Challenge:
Find "How far from the person's" in the data, then restate the line it sits in and every later line word for word, ending with the last line.

Data supplied:
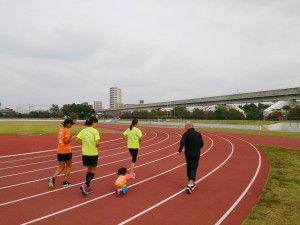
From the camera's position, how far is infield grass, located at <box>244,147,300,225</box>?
19.7ft

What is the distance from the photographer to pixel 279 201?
725 centimetres

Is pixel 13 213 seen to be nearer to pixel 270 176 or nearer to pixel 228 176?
pixel 228 176

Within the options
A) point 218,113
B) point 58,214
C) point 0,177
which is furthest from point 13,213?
point 218,113

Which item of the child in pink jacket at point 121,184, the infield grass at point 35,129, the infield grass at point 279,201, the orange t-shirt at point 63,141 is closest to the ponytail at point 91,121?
the orange t-shirt at point 63,141

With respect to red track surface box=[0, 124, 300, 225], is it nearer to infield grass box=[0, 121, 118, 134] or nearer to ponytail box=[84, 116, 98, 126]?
ponytail box=[84, 116, 98, 126]

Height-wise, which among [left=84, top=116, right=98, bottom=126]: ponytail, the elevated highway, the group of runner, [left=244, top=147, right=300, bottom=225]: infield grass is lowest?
[left=244, top=147, right=300, bottom=225]: infield grass

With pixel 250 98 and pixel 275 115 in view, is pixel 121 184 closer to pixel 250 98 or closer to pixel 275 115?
pixel 250 98

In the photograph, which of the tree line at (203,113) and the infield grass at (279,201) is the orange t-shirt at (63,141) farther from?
the tree line at (203,113)

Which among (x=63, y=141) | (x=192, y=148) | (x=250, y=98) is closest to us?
(x=192, y=148)

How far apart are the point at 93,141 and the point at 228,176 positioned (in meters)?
5.18

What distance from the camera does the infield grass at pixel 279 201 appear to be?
6008 mm

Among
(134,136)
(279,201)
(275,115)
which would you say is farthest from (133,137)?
(275,115)

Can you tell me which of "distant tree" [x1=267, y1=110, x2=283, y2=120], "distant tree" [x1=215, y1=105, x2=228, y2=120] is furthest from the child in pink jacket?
"distant tree" [x1=215, y1=105, x2=228, y2=120]

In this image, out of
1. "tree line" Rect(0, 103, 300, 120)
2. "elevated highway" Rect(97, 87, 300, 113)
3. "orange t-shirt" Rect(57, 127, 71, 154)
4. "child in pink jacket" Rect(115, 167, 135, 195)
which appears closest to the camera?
"child in pink jacket" Rect(115, 167, 135, 195)
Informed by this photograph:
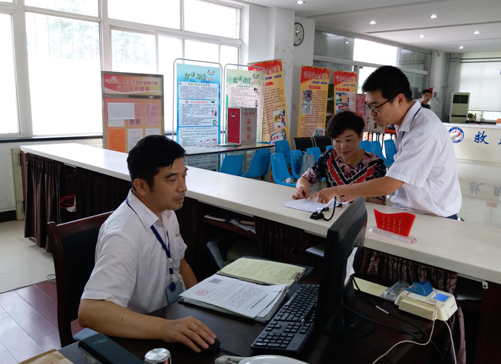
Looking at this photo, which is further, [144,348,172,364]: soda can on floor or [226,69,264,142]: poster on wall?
[226,69,264,142]: poster on wall

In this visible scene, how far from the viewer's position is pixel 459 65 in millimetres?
14555

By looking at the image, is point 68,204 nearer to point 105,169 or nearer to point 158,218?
point 105,169

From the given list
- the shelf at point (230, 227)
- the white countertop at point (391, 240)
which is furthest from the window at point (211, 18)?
the shelf at point (230, 227)

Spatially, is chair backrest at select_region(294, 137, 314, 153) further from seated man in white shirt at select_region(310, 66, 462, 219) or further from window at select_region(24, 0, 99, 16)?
seated man in white shirt at select_region(310, 66, 462, 219)

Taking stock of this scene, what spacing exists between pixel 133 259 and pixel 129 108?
4292 mm

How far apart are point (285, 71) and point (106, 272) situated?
7.54 meters

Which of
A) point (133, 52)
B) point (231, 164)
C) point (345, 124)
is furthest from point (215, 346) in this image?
point (133, 52)

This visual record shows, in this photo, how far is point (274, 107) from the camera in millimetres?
7887

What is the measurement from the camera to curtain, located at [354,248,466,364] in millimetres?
1368

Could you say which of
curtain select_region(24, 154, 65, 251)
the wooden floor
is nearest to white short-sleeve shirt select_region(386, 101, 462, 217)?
the wooden floor

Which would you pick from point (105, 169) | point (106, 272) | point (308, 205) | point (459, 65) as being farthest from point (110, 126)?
point (459, 65)

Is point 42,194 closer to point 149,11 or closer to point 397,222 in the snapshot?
point 397,222

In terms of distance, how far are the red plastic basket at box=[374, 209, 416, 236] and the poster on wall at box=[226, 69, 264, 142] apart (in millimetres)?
5449

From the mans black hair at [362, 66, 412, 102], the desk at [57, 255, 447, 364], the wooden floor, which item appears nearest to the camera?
the desk at [57, 255, 447, 364]
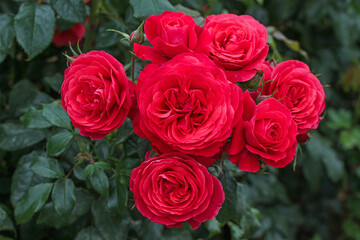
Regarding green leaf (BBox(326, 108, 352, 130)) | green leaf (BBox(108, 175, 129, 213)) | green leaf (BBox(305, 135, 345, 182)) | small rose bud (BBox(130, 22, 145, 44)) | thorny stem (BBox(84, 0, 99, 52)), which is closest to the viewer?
small rose bud (BBox(130, 22, 145, 44))

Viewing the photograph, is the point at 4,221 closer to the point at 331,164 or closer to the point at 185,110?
the point at 185,110

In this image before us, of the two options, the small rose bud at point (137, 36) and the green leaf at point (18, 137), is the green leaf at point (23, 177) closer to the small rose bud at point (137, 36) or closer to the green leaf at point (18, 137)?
the green leaf at point (18, 137)

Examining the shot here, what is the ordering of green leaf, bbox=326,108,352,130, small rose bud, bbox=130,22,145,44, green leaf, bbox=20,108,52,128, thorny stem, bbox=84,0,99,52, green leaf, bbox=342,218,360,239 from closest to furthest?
small rose bud, bbox=130,22,145,44, green leaf, bbox=20,108,52,128, thorny stem, bbox=84,0,99,52, green leaf, bbox=326,108,352,130, green leaf, bbox=342,218,360,239

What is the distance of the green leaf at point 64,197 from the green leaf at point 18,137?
0.20 metres

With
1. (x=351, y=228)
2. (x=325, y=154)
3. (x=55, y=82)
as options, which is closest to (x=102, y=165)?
(x=55, y=82)

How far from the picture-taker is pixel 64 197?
81 centimetres

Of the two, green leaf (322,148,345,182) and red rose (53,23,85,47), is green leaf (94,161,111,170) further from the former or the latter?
green leaf (322,148,345,182)

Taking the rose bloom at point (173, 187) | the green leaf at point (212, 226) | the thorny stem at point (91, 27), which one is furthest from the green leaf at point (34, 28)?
the green leaf at point (212, 226)

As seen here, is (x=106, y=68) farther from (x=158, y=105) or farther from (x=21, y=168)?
(x=21, y=168)

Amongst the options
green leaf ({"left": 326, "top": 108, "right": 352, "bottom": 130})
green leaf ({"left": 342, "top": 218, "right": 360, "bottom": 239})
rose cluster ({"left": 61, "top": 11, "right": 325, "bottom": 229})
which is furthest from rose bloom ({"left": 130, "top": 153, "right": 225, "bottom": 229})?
green leaf ({"left": 342, "top": 218, "right": 360, "bottom": 239})

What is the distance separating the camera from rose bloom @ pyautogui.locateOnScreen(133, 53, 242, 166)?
0.56 metres

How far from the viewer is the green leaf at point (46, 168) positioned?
843 millimetres

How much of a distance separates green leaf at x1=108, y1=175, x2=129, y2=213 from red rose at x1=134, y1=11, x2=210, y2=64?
0.28 metres

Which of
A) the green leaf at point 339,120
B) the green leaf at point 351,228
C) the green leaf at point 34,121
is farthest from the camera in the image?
the green leaf at point 351,228
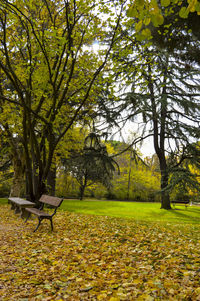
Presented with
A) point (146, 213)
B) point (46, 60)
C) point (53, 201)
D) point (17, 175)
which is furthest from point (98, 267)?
point (146, 213)

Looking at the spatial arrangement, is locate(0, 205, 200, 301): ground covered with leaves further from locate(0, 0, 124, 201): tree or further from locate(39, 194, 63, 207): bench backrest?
locate(0, 0, 124, 201): tree

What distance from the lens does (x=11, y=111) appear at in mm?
10742

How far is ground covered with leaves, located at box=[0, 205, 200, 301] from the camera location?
9.23 ft

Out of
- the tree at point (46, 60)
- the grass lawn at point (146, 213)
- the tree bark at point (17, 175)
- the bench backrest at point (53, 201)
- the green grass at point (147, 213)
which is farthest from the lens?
the tree bark at point (17, 175)

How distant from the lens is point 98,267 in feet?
12.1

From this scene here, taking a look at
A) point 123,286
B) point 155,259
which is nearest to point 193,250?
point 155,259

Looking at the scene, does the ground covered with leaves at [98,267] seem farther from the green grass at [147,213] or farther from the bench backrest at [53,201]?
the green grass at [147,213]

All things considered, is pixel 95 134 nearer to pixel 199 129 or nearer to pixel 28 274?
pixel 199 129

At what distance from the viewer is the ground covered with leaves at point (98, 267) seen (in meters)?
2.81

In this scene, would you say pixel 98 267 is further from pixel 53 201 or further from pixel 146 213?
pixel 146 213

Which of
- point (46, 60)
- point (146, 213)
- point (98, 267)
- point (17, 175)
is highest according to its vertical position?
point (46, 60)

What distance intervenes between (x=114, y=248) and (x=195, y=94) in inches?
460

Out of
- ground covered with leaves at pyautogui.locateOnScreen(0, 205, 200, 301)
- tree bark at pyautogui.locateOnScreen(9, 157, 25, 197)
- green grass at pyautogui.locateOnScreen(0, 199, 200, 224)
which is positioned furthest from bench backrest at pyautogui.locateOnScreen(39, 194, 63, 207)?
tree bark at pyautogui.locateOnScreen(9, 157, 25, 197)

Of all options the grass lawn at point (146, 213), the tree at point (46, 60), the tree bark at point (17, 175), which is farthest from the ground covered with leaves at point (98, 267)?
the tree bark at point (17, 175)
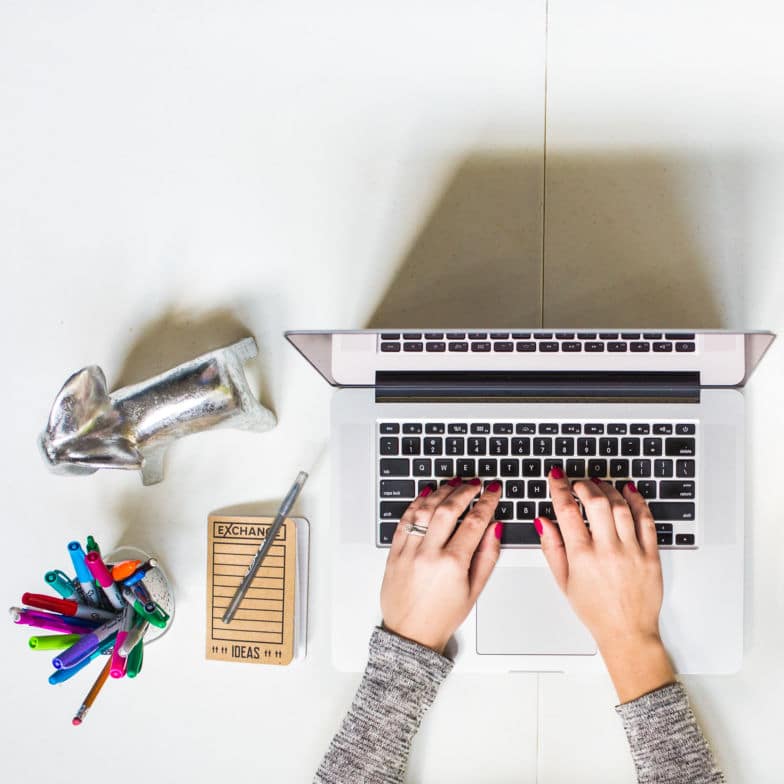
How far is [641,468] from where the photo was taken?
27.2 inches

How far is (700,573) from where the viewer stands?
695 millimetres

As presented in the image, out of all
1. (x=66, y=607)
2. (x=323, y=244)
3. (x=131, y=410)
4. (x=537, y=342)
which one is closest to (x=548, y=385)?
(x=537, y=342)

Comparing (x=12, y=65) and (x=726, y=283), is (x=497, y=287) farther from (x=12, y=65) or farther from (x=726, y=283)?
(x=12, y=65)

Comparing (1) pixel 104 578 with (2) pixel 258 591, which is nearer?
(1) pixel 104 578

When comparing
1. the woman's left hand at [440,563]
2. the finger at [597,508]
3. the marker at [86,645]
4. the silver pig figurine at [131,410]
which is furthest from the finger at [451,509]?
the marker at [86,645]

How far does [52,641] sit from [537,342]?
1.85 feet

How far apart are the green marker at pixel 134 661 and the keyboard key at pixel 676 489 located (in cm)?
57

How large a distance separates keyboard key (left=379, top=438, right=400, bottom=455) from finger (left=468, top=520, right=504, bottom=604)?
0.42 ft

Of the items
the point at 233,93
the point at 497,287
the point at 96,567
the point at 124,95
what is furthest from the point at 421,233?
the point at 96,567

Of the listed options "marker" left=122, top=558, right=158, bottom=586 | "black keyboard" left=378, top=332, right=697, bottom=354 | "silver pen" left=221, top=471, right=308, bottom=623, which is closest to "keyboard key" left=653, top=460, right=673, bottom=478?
"black keyboard" left=378, top=332, right=697, bottom=354

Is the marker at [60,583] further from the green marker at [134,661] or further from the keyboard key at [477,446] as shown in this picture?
the keyboard key at [477,446]

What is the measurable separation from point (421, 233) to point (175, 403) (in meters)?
0.33

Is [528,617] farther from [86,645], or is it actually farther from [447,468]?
[86,645]

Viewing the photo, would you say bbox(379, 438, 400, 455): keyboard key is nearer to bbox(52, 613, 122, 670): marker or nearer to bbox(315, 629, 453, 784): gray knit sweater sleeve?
bbox(315, 629, 453, 784): gray knit sweater sleeve
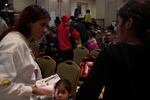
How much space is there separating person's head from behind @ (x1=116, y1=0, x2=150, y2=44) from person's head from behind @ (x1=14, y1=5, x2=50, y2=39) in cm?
85

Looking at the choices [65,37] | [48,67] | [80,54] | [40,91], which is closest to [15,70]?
[40,91]

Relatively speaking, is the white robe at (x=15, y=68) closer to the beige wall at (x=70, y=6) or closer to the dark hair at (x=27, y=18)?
the dark hair at (x=27, y=18)

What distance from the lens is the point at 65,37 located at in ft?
24.5

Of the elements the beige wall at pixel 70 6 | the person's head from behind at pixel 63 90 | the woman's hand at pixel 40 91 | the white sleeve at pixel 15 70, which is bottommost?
the person's head from behind at pixel 63 90

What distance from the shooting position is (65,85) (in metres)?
3.64

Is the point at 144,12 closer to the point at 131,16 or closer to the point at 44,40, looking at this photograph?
the point at 131,16

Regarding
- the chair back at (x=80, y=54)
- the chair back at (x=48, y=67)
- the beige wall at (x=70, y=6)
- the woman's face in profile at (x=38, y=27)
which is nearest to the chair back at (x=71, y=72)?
the chair back at (x=48, y=67)

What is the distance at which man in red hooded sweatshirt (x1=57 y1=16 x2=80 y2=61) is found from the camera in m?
7.42

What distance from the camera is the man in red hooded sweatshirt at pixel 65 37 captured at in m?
7.42

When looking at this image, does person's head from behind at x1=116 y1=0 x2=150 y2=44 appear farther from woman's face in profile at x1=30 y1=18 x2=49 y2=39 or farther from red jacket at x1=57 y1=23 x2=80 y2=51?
red jacket at x1=57 y1=23 x2=80 y2=51

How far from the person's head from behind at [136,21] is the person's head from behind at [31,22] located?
2.79 feet

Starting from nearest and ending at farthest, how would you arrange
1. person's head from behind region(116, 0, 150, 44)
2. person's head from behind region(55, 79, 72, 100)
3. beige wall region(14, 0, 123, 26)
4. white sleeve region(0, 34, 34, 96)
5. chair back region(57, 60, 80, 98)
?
person's head from behind region(116, 0, 150, 44)
white sleeve region(0, 34, 34, 96)
person's head from behind region(55, 79, 72, 100)
chair back region(57, 60, 80, 98)
beige wall region(14, 0, 123, 26)

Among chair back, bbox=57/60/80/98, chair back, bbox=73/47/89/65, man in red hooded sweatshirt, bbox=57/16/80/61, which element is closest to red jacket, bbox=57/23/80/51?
man in red hooded sweatshirt, bbox=57/16/80/61

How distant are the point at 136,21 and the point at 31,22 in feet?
3.05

Task answer:
How far from the person's head from behind at [136,21] is the person's head from behind at [31,22] located?
2.79 feet

Starting from nearest and ending at farthest, how would you arrange
1. person's head from behind region(116, 0, 150, 44)
2. person's head from behind region(55, 79, 72, 100)
3. beige wall region(14, 0, 123, 26)
4. white sleeve region(0, 34, 34, 96)
5. chair back region(57, 60, 80, 98)
?
person's head from behind region(116, 0, 150, 44)
white sleeve region(0, 34, 34, 96)
person's head from behind region(55, 79, 72, 100)
chair back region(57, 60, 80, 98)
beige wall region(14, 0, 123, 26)

Among chair back, bbox=57/60/80/98, chair back, bbox=73/47/89/65, man in red hooded sweatshirt, bbox=57/16/80/61, which element is closest to red jacket, bbox=57/23/80/51?
man in red hooded sweatshirt, bbox=57/16/80/61

How distant are the point at 136,21 and the point at 31,22 in feet?
3.05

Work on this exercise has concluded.